Final answer:
A quartic function with -2 and 1 as the only real zeros can be formulated by creating factors for these zeros and adding a pair of complex conjugates. The final function is derived by multiplying these factors together, resulting in a quartic polynomial.
Step-by-step explanation:
To find a quartic function with x-values -2 and 1 as its only real zeros, we can start by creating factors from these zeros. For the zero at x = -2, the corresponding factor is (x + 2), and for the zero at x = 1, the factor is (x - 1). Since the function is quartic, we need two more factors to ensure the degree of the function is four. These can be complex conjugates so they don't add any new real zeros.

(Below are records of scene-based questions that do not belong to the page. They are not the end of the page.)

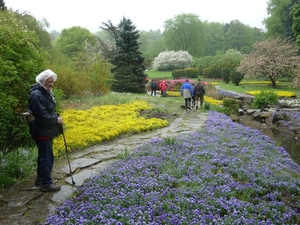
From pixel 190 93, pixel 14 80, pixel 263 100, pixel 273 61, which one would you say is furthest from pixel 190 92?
pixel 273 61

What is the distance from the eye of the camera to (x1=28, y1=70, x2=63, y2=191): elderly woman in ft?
13.4

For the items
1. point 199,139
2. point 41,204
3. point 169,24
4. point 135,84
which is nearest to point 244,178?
point 199,139

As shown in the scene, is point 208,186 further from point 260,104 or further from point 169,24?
point 169,24

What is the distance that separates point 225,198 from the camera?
4102mm

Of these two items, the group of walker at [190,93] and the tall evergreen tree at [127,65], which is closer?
the group of walker at [190,93]

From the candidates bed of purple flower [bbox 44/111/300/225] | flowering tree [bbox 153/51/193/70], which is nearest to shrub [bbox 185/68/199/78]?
flowering tree [bbox 153/51/193/70]

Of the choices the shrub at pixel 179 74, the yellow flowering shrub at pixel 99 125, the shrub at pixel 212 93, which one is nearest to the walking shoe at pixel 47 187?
the yellow flowering shrub at pixel 99 125

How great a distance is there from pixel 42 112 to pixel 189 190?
2513 mm

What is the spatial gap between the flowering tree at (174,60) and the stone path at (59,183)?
47956 mm

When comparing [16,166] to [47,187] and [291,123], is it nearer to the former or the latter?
[47,187]

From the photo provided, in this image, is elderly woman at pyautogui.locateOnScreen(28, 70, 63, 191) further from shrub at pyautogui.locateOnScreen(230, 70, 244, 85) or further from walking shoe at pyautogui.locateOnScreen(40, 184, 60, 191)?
shrub at pyautogui.locateOnScreen(230, 70, 244, 85)

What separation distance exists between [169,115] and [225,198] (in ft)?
25.5

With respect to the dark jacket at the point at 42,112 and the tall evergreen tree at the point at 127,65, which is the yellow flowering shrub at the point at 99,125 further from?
the tall evergreen tree at the point at 127,65

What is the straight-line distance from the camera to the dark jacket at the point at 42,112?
4051 mm
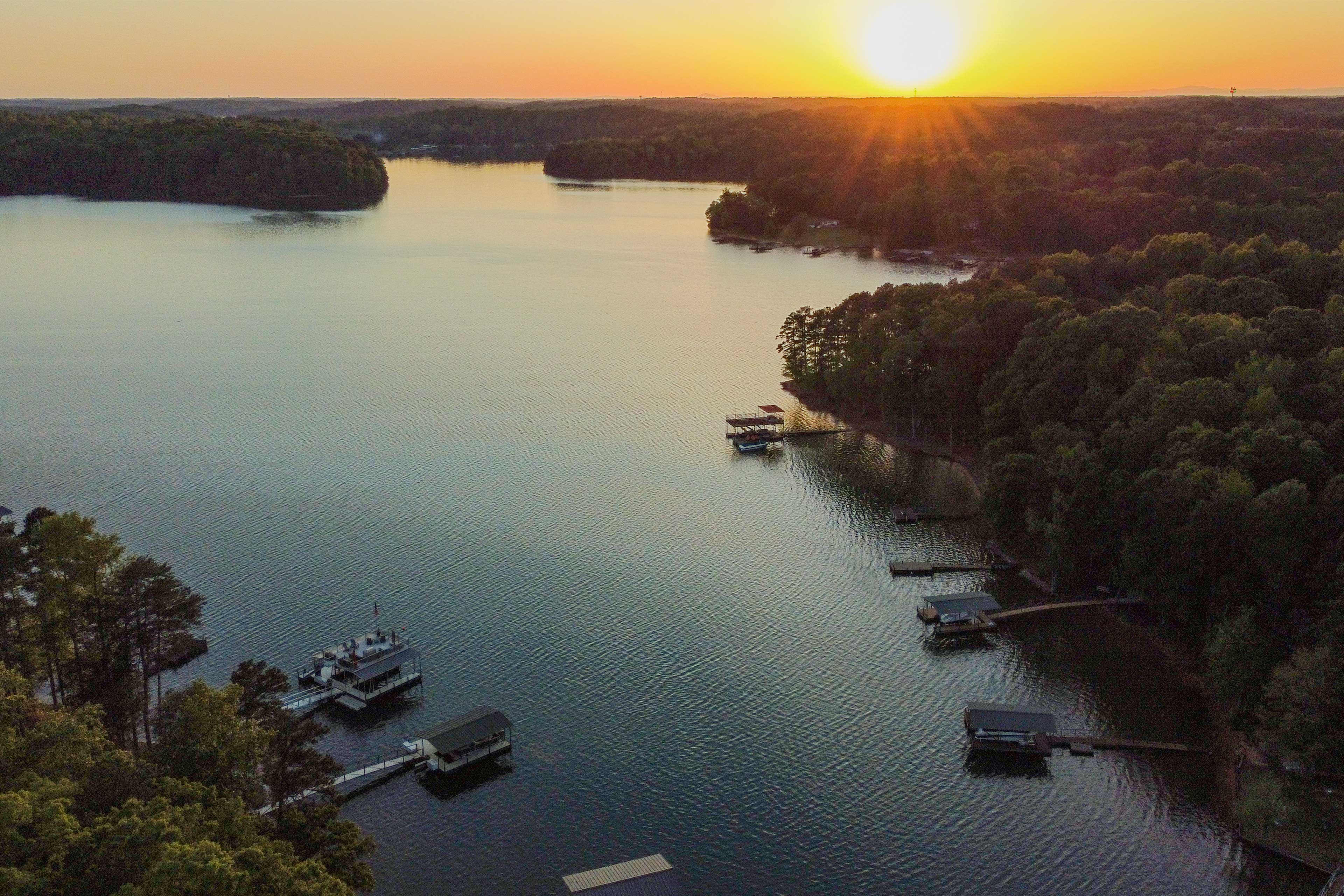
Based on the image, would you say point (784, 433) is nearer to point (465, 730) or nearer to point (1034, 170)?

Let's consider the complex pair (x + bi) and (x - bi), where 'b' is any real number. The product of these factors gives a quadratic with no real zeros: (x^2 + b^2). Multiplying all these factors together gives us:
f(x) = (x + 2)(x - 1)(x^2 + b^2)
We can expand this to get our final quartic function:
f(x) = x^4 + (2b^2 - 1)x^2 - 2x^3 - 2b^2x + 2x - 2b^2
To outline the steps used to find a quartic function:
- Create factors from the known real zeros.
- Introduce complex conjugate factors to add up to four factors.
- Multiply all factors to obtain the quartic function.